+++ Stored rows +++
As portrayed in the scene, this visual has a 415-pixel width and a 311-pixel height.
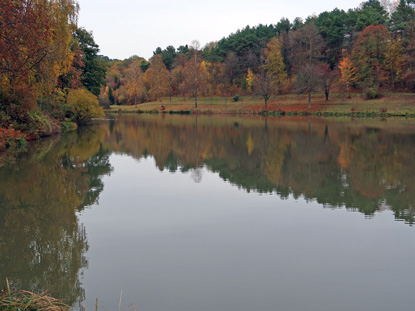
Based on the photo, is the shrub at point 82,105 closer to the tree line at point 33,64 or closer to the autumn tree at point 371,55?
the tree line at point 33,64

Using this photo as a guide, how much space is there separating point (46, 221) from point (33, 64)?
15.0 m

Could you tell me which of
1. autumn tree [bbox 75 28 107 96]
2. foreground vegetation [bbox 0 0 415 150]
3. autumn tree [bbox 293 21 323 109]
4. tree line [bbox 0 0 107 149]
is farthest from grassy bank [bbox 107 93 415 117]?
tree line [bbox 0 0 107 149]

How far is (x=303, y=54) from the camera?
75.9 meters

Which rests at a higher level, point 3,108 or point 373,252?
point 3,108

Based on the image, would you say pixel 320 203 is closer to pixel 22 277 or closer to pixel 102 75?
pixel 22 277

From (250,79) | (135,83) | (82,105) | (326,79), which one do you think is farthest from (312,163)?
(135,83)

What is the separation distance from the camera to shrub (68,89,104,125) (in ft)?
128

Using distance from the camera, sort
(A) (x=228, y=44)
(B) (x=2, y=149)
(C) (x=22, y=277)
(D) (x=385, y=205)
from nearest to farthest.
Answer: (C) (x=22, y=277) → (D) (x=385, y=205) → (B) (x=2, y=149) → (A) (x=228, y=44)

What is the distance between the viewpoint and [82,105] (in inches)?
1591

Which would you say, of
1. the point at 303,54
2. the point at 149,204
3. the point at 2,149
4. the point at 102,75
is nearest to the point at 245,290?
the point at 149,204

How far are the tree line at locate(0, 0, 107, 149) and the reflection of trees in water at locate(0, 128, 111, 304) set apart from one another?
506 centimetres

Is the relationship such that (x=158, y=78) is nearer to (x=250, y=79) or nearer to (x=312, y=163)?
(x=250, y=79)

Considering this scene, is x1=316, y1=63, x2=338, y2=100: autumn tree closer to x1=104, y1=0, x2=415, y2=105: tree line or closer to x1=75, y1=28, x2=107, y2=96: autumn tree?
x1=104, y1=0, x2=415, y2=105: tree line

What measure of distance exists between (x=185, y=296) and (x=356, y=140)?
22.9 m
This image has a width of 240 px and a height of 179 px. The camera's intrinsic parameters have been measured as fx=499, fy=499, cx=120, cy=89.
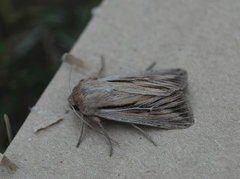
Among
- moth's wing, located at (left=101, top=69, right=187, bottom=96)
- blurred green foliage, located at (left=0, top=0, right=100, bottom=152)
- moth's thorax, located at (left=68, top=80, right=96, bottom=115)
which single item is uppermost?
moth's wing, located at (left=101, top=69, right=187, bottom=96)

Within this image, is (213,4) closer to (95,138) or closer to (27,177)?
(95,138)

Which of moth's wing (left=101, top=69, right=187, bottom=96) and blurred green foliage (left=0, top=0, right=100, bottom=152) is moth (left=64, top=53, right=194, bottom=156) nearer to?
moth's wing (left=101, top=69, right=187, bottom=96)

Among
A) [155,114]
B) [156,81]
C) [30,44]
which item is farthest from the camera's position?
[30,44]

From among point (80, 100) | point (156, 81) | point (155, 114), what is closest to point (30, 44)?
point (80, 100)

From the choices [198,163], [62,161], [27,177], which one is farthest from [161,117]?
[27,177]

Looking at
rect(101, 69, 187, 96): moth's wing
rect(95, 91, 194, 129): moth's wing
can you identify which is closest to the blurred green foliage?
rect(101, 69, 187, 96): moth's wing

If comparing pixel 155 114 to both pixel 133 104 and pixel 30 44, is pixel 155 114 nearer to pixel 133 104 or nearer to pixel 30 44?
pixel 133 104

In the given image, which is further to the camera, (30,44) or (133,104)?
(30,44)

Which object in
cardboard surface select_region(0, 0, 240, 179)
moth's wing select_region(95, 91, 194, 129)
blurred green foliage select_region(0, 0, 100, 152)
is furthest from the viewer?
blurred green foliage select_region(0, 0, 100, 152)
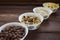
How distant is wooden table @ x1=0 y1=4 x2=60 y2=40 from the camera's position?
106 cm

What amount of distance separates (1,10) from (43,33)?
563 mm

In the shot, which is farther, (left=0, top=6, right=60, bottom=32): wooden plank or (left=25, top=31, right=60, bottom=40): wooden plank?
(left=0, top=6, right=60, bottom=32): wooden plank

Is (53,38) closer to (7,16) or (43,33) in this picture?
(43,33)

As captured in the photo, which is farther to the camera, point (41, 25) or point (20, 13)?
point (20, 13)

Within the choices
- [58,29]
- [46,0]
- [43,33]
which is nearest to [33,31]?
[43,33]

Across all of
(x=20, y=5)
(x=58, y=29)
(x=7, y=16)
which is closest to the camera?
(x=58, y=29)

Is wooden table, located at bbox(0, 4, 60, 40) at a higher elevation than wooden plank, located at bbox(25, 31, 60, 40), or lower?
higher

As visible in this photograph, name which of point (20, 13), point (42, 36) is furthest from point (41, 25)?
point (20, 13)

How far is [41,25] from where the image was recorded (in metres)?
1.18

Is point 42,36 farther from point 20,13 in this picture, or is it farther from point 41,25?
point 20,13

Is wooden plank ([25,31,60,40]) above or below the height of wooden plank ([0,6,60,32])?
below

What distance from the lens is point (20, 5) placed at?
156cm

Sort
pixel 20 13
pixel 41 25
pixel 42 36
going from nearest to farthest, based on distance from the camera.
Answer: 1. pixel 42 36
2. pixel 41 25
3. pixel 20 13

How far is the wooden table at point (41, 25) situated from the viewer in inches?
41.7
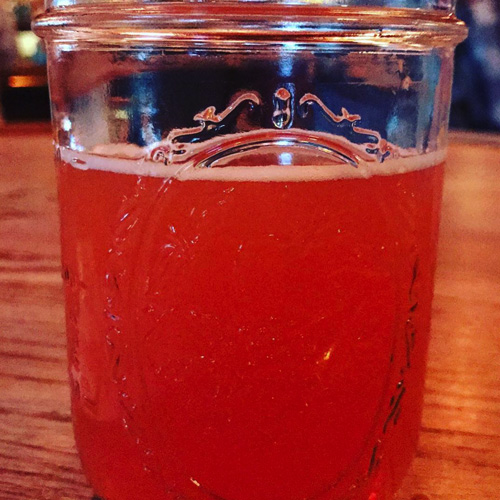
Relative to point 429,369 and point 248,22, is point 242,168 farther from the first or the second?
point 429,369

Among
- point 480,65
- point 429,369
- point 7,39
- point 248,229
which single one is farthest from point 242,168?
point 7,39

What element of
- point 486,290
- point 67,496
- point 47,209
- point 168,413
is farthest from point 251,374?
point 47,209

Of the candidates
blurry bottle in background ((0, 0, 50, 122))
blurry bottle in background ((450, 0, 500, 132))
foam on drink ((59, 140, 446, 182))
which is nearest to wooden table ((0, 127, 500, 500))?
foam on drink ((59, 140, 446, 182))

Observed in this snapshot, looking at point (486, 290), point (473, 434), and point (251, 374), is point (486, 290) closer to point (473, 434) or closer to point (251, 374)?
point (473, 434)

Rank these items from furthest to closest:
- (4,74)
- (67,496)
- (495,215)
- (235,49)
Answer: (4,74) → (495,215) → (67,496) → (235,49)

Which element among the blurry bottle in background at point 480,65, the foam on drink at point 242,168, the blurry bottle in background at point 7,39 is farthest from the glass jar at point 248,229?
the blurry bottle in background at point 7,39

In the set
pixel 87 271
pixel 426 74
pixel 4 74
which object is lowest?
pixel 4 74

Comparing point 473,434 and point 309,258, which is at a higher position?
point 309,258
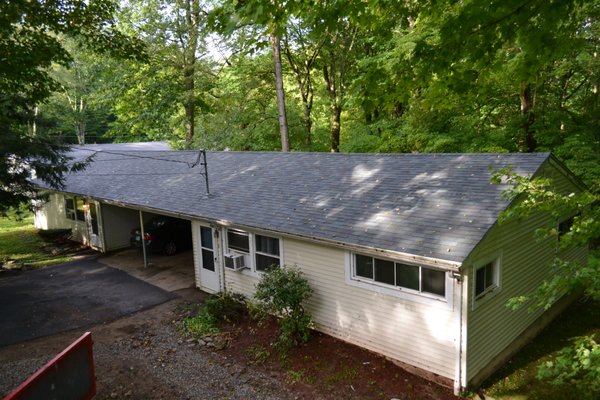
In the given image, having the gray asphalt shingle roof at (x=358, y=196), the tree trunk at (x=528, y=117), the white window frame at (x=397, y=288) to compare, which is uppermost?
the tree trunk at (x=528, y=117)

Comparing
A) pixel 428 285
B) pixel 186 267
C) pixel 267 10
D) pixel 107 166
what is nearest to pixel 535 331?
pixel 428 285

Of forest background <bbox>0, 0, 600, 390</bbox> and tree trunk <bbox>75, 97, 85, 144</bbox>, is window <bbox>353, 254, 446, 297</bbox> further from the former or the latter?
tree trunk <bbox>75, 97, 85, 144</bbox>

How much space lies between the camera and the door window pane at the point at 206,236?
38.8 ft

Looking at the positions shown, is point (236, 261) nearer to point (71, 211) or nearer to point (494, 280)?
point (494, 280)

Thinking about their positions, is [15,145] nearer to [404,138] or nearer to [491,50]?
[491,50]

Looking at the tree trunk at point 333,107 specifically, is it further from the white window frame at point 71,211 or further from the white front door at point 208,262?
the white window frame at point 71,211

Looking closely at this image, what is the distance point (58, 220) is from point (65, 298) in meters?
10.8

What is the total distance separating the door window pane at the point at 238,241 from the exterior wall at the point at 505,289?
573cm

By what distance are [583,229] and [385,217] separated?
Answer: 3.94 meters

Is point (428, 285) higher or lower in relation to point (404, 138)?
lower

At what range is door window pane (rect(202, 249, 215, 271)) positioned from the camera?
11844mm

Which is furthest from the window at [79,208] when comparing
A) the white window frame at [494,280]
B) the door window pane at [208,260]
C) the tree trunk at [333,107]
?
the white window frame at [494,280]

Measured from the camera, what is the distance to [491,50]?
4.86 m

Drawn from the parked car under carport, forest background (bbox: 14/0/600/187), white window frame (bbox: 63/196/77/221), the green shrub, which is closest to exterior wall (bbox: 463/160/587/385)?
forest background (bbox: 14/0/600/187)
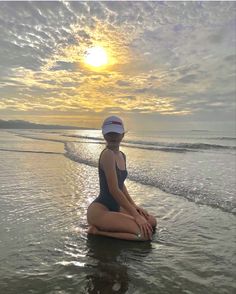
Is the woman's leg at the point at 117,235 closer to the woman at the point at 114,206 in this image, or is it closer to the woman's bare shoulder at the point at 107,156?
the woman at the point at 114,206

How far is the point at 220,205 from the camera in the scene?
881 cm

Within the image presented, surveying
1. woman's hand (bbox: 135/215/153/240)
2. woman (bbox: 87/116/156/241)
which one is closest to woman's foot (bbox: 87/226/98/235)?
Result: woman (bbox: 87/116/156/241)

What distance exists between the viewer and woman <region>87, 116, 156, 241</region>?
598 cm

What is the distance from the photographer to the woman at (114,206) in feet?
19.6

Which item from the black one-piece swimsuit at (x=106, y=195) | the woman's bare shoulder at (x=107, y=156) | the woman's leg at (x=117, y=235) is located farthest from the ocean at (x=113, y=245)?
the woman's bare shoulder at (x=107, y=156)

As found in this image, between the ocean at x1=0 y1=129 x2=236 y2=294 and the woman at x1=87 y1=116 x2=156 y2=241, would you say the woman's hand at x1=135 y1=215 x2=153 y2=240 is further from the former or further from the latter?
the ocean at x1=0 y1=129 x2=236 y2=294

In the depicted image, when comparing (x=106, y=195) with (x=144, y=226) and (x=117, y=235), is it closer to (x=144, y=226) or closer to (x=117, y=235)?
(x=117, y=235)

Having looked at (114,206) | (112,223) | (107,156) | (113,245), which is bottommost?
(113,245)

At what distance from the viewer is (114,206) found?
6.27 metres

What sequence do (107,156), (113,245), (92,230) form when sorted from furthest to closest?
(92,230) < (107,156) < (113,245)

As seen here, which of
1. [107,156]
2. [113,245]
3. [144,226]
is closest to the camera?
[113,245]

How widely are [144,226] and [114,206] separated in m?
0.63

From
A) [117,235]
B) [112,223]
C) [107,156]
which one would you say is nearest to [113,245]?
[117,235]

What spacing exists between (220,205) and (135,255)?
4089mm
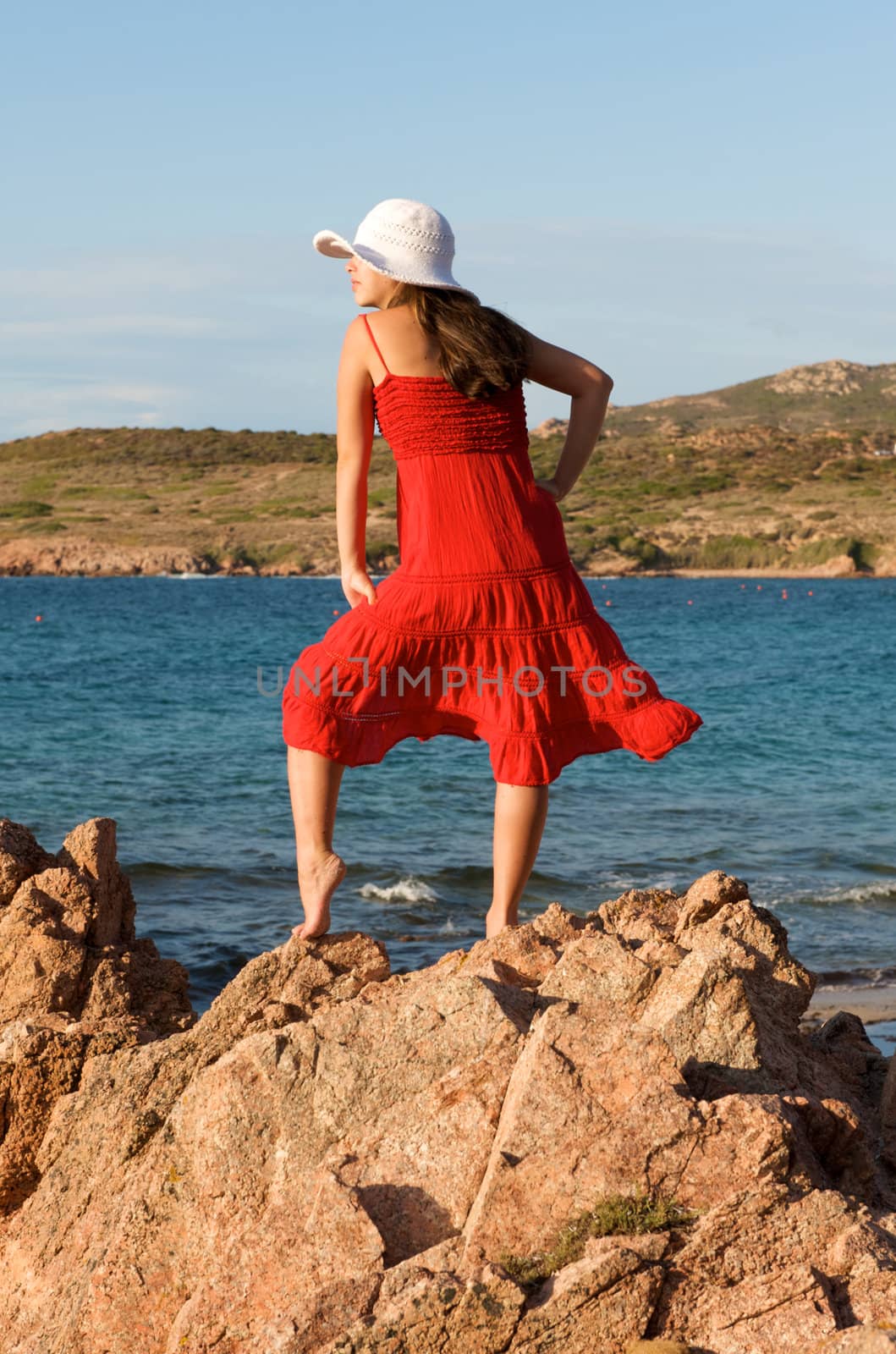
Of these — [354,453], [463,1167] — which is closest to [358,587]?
[354,453]

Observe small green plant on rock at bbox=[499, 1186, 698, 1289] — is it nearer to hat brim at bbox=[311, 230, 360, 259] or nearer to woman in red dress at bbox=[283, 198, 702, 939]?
woman in red dress at bbox=[283, 198, 702, 939]

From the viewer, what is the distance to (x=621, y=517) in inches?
3561

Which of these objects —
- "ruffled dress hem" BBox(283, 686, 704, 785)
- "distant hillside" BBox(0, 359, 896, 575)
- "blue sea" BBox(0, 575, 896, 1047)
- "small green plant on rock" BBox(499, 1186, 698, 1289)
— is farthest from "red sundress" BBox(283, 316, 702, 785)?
"distant hillside" BBox(0, 359, 896, 575)

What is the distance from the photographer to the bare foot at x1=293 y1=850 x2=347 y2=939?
4.43 meters

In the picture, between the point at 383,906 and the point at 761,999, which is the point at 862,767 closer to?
the point at 383,906

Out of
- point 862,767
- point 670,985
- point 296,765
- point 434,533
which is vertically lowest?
point 862,767

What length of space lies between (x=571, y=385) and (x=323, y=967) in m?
1.91

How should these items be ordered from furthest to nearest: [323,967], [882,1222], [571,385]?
1. [571,385]
2. [323,967]
3. [882,1222]

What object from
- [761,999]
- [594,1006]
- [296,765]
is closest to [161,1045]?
[296,765]

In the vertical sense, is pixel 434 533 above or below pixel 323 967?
above

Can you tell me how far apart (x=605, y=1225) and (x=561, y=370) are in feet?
8.55

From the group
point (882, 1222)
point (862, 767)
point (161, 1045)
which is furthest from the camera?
point (862, 767)

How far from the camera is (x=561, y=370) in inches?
180

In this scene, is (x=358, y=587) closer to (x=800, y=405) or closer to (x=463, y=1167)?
(x=463, y=1167)
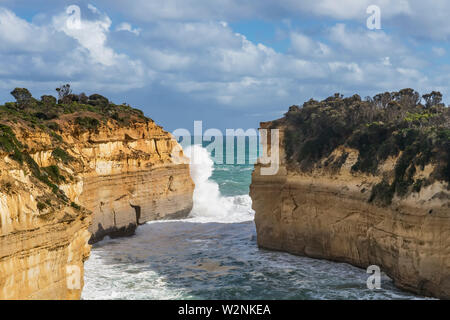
+++
Required task |
Copy out, word for word, everything in the listing above from the line containing "Is the woman's" down to the line containing "Result: woman (bbox: 87/116/156/241)", including both of those lines.

Result of this task |
Is the woman's leg at the point at 117,235 closer to the woman at the point at 114,206 in this image, or is it closer to the woman's bare shoulder at the point at 107,156?
the woman at the point at 114,206

How far is the point at 220,205 from the camera in the scene?
881 cm

Within the image presented, surveying
1. woman's hand (bbox: 135/215/153/240)
2. woman (bbox: 87/116/156/241)
which one is closest to woman's foot (bbox: 87/226/98/235)?
Result: woman (bbox: 87/116/156/241)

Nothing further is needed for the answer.